# WHAT THE TASK ASKS
Lines below starting with the line with "United States, site archbold_FL-21." and going on through the line with "common name: common raccoon" must be output exactly; the rest of the records must be left out.

━━━ INPUT DATA ━━━

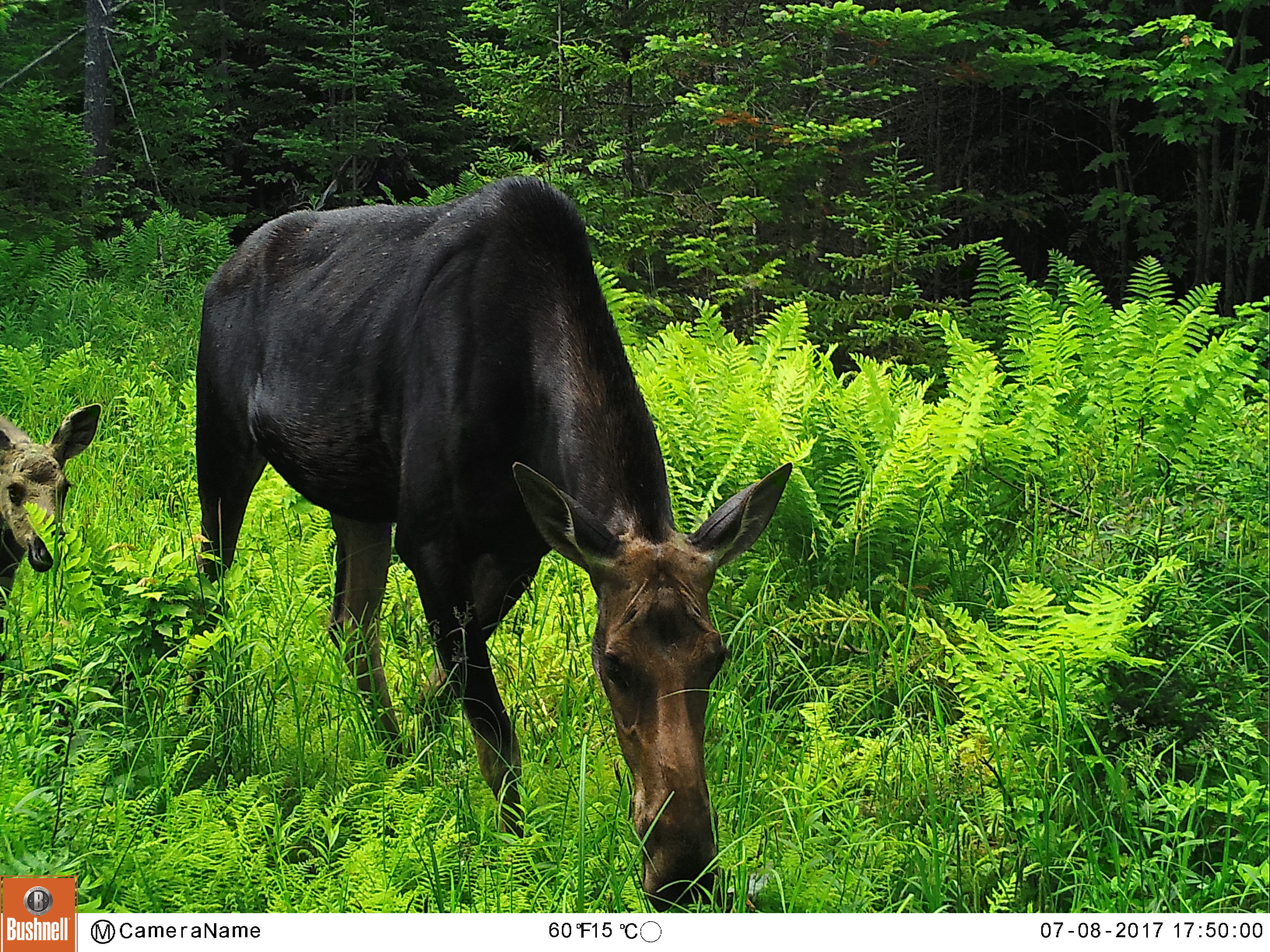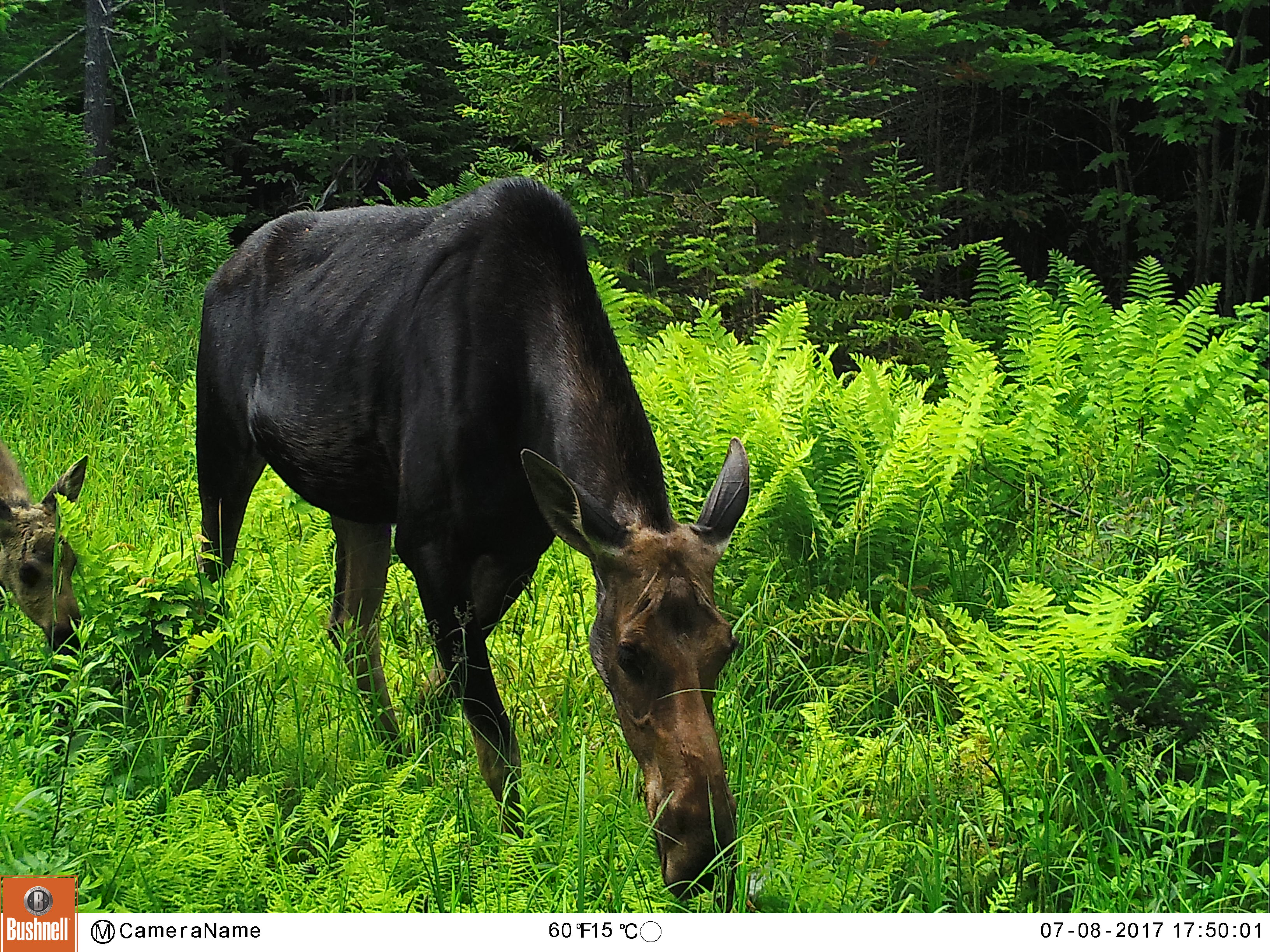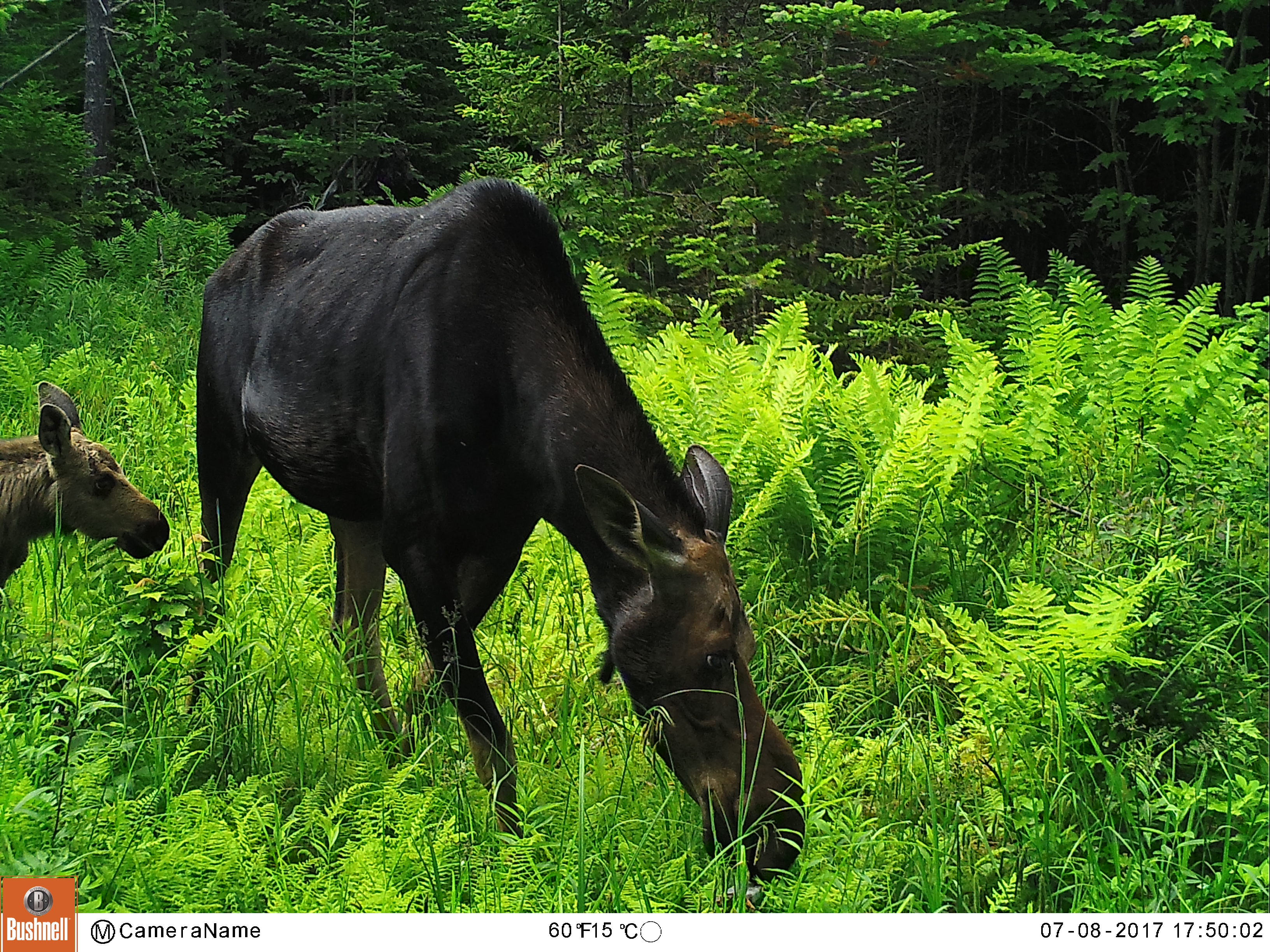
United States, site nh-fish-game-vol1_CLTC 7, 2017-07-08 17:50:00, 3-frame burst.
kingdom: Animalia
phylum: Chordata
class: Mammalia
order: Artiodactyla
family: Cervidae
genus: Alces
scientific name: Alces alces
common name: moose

━━━
━━━ INPUT DATA ━━━

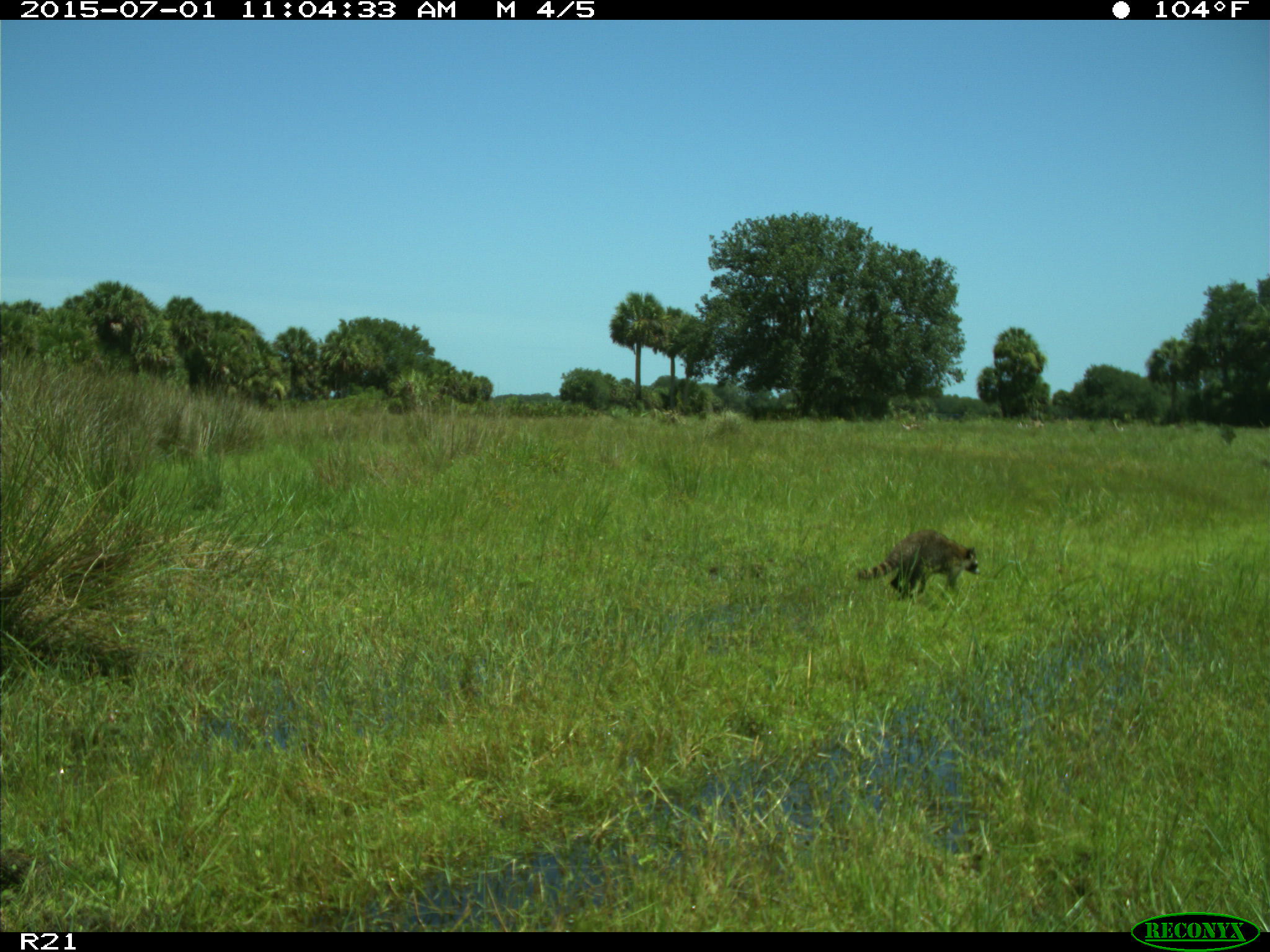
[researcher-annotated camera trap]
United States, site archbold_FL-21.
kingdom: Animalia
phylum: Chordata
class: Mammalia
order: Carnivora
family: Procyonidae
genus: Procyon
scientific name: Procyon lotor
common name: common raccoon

━━━

# ANSWER TO THIS PROBLEM
United States, site archbold_FL-21.
kingdom: Animalia
phylum: Chordata
class: Mammalia
order: Carnivora
family: Procyonidae
genus: Procyon
scientific name: Procyon lotor
common name: common raccoon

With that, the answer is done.